The Tesla Model 3 has regained its safety ratings, after temporarily being stripped of high-profile rankings following the automaker’s decision to switch to an all-camera system in May. At the time, Tesla argued that the camera-based replacement to the old advanced driver-assistance system – which had included radar – would be more effective, though organizations like the IIHS wouldn’t take that at face value.
Instead, Tesla saw the Model 3 and Model Y – its two most affordable all-electric cars – lose their coveted IIHS Top Safety Pick+ ratings, and Top Pick recommendation from Consumer Reports. That decision would last until the new system could be re-tested, it was confirmed.
Fast forward to today, and it seems those tests have been completed, at least for the Model 3. IIHS put a Tesla Vision based Model 3 through its safety checks, and found the system comparable to the old version. “The performance seems to be similar for both systems,” David Taylor, manager of active safety testing at the organization, told Consumer Reports.
As such, the Model 3 has been restored to its IIHS Top Safety Pick+ rating. While the Model Y uses the same Tesla Vision system, IIHS is yet to actually re-check the EV, and as such it remains without the award.

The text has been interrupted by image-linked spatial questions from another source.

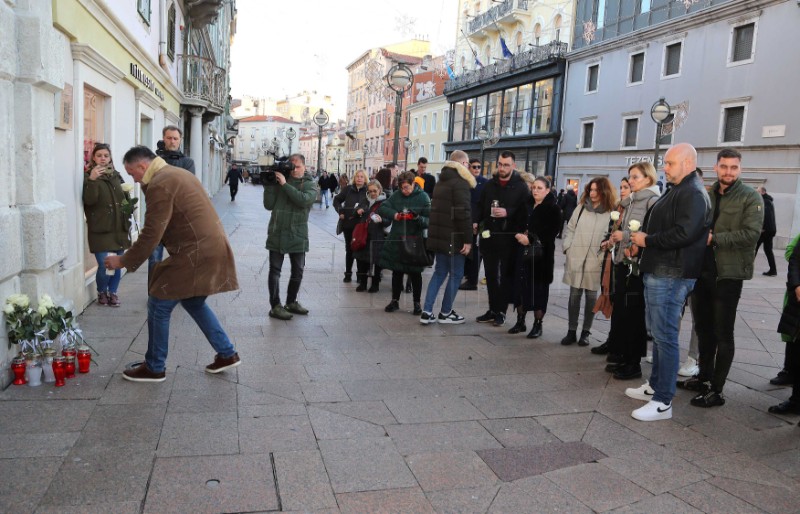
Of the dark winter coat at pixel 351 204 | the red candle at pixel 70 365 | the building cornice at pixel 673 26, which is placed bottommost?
the red candle at pixel 70 365

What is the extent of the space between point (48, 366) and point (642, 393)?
15.1 feet

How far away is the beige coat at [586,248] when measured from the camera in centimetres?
641

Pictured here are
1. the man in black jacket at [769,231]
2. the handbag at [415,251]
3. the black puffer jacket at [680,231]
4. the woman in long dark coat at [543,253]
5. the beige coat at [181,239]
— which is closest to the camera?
the black puffer jacket at [680,231]

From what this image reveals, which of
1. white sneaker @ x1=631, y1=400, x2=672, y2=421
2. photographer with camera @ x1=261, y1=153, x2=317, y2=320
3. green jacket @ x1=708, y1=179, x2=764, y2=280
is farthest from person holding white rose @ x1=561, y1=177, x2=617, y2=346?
photographer with camera @ x1=261, y1=153, x2=317, y2=320

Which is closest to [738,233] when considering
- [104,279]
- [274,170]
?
[274,170]

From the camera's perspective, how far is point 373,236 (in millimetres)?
9188

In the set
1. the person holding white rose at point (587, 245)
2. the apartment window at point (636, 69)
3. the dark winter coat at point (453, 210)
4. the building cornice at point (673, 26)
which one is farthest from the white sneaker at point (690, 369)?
the apartment window at point (636, 69)

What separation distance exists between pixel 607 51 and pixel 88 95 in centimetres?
2716

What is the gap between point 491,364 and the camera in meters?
5.86

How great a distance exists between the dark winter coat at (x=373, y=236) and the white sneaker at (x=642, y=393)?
14.6ft

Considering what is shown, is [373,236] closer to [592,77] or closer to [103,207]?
[103,207]

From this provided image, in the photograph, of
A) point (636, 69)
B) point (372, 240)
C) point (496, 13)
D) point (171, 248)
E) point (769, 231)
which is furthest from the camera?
point (496, 13)

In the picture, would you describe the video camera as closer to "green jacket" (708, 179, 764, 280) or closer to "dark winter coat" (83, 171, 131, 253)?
"dark winter coat" (83, 171, 131, 253)

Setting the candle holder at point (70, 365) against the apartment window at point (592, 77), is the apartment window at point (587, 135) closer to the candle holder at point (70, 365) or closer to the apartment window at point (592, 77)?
the apartment window at point (592, 77)
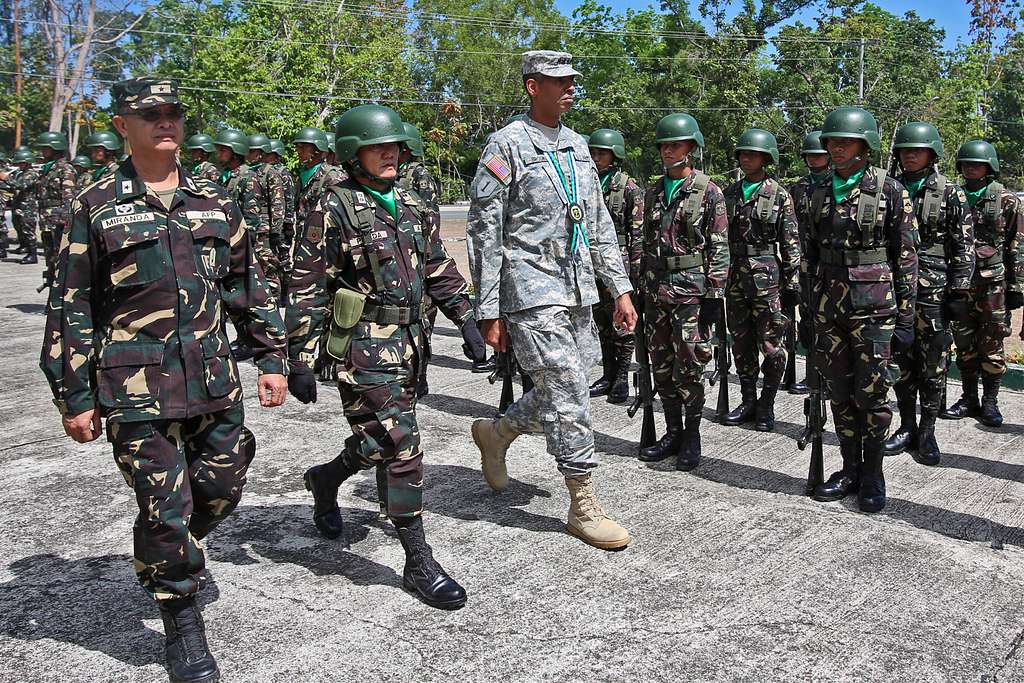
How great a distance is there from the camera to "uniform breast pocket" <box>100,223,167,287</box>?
3471 mm

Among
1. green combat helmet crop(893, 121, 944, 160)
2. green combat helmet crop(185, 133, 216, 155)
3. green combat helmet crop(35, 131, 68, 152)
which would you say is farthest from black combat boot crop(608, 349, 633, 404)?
green combat helmet crop(35, 131, 68, 152)

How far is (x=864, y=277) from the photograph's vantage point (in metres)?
5.41

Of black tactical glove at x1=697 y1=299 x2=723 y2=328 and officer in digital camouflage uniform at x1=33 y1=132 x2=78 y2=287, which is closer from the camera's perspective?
black tactical glove at x1=697 y1=299 x2=723 y2=328

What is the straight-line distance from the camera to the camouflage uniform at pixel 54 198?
493 inches

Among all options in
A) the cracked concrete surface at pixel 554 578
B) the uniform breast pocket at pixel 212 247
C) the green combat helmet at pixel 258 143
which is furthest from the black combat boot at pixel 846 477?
the green combat helmet at pixel 258 143

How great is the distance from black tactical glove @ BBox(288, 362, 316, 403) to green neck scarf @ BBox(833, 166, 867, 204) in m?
3.08

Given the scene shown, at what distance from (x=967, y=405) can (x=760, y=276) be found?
6.08 ft

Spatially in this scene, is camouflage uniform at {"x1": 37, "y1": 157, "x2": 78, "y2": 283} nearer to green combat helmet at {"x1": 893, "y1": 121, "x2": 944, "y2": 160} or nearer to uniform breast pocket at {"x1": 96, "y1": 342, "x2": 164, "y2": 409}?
uniform breast pocket at {"x1": 96, "y1": 342, "x2": 164, "y2": 409}

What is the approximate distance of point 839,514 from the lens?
5301mm

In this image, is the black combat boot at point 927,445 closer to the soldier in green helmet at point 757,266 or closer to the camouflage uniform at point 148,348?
the soldier in green helmet at point 757,266

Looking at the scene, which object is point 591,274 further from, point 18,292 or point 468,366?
point 18,292

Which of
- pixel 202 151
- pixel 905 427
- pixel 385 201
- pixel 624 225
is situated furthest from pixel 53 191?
pixel 905 427

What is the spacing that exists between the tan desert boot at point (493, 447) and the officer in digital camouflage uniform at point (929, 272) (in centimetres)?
268

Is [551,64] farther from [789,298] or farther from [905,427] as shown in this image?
[789,298]
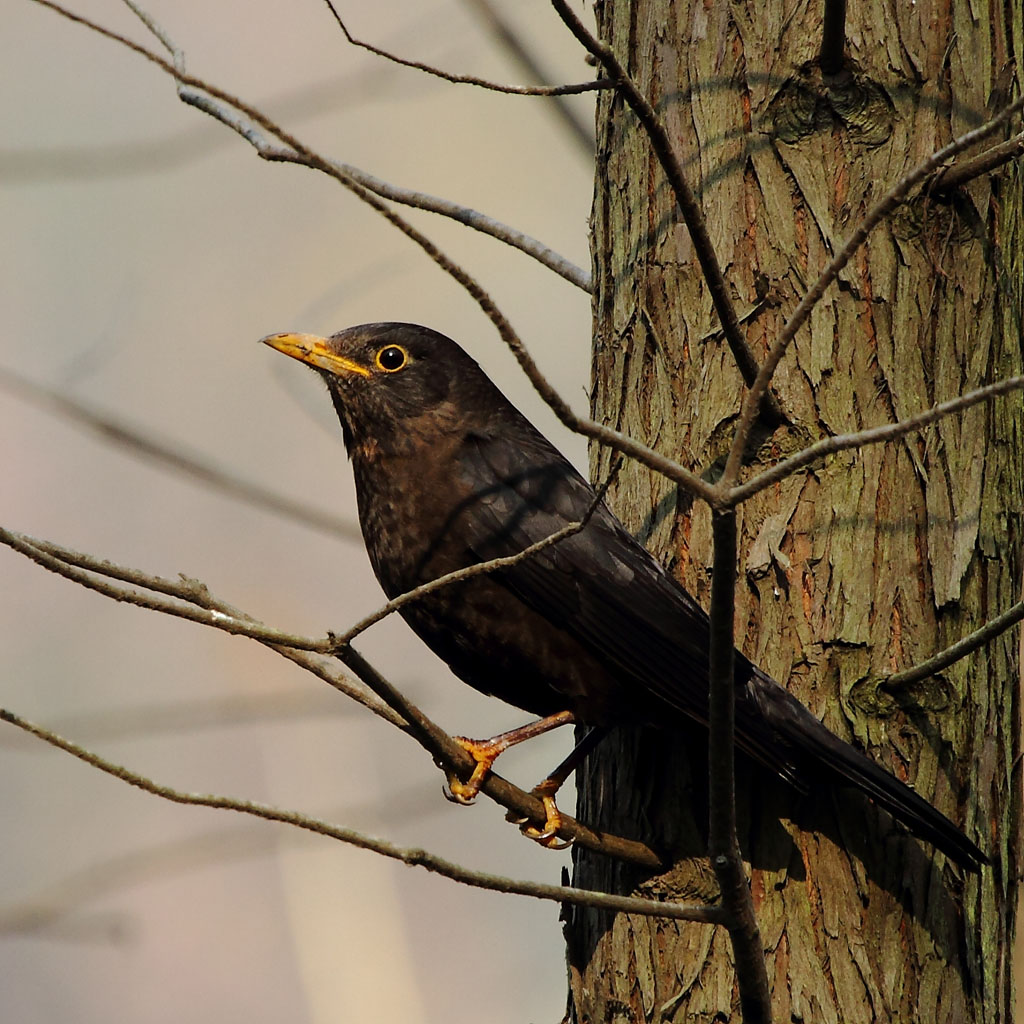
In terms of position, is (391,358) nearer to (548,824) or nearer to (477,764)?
(477,764)

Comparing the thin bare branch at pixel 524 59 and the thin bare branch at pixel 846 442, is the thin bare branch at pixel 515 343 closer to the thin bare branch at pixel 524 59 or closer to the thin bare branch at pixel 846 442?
the thin bare branch at pixel 846 442

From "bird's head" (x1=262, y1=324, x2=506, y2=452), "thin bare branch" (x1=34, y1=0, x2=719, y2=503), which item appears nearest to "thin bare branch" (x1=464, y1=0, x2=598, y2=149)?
"bird's head" (x1=262, y1=324, x2=506, y2=452)

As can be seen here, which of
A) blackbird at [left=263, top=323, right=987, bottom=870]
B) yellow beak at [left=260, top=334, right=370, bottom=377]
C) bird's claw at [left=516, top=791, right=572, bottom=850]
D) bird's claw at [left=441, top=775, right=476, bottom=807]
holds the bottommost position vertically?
bird's claw at [left=516, top=791, right=572, bottom=850]

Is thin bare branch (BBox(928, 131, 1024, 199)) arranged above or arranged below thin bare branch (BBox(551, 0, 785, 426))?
above

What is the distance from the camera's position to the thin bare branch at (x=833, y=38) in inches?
135

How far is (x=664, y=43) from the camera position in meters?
3.90

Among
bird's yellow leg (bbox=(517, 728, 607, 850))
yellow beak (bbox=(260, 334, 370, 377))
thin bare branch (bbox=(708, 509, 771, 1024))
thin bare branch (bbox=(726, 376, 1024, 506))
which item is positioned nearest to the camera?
thin bare branch (bbox=(726, 376, 1024, 506))

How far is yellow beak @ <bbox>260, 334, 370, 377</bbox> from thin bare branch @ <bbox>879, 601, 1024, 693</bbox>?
212cm

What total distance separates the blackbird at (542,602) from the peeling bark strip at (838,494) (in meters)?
0.13

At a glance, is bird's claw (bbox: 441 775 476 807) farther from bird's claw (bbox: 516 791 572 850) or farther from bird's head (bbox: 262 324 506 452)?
bird's head (bbox: 262 324 506 452)

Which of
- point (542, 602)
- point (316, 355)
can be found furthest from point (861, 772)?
point (316, 355)

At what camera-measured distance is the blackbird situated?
3348 mm

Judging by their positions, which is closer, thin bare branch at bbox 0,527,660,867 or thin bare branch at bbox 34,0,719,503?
thin bare branch at bbox 34,0,719,503

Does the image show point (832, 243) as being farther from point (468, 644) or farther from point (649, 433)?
point (468, 644)
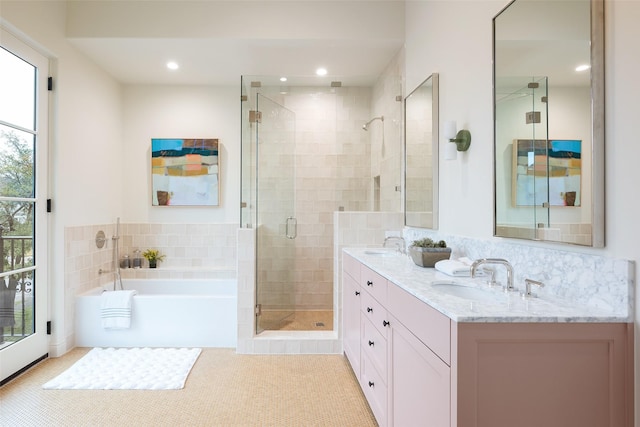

For Consumer Reports, the IIHS’ findings on the Model 3 will mean it, too, returns the electric car’s rating. “Given the IIHS’ recent evaluations of Tesla’s new camera-based system on its Model 3 and consistent with CR’s integration of IIHS ratings into our recommendations, CR is restoring the car’s Top Pick status,” Jake Fisher, senior director of the organization’s Auto Test Center, confirmed today.
The switch to Tesla Vision came as a surprise back in May, with the automaker announcing that it would no longer be building radar sensors into its Model 3 and Model Y vehicles. Instead, they’d use machine learning across the Tesla neural network to process the feed from cameras mounted around the car, spotting traffic, controlling Autosteer, and powering Autopilot.
Tesla’s transition was to be a partial one. Vehicles destined for markets outside of North America, for example, would continue to use the radar system. Similarly, the more expensive Model S and Model X EVs would also retain their radar sensors for the time being.
Not every Tesla customer was happy about the change, not least because some features they may have been expecting were missing as a result. Though Tesla Vision is billed as having the same functionality as the prior system, it didn’t launch with complete feature-parity. “For a short period during this transition, cars with Tesla Vision may be delivered with some features temporarily limited or inactive,” the automaker warned.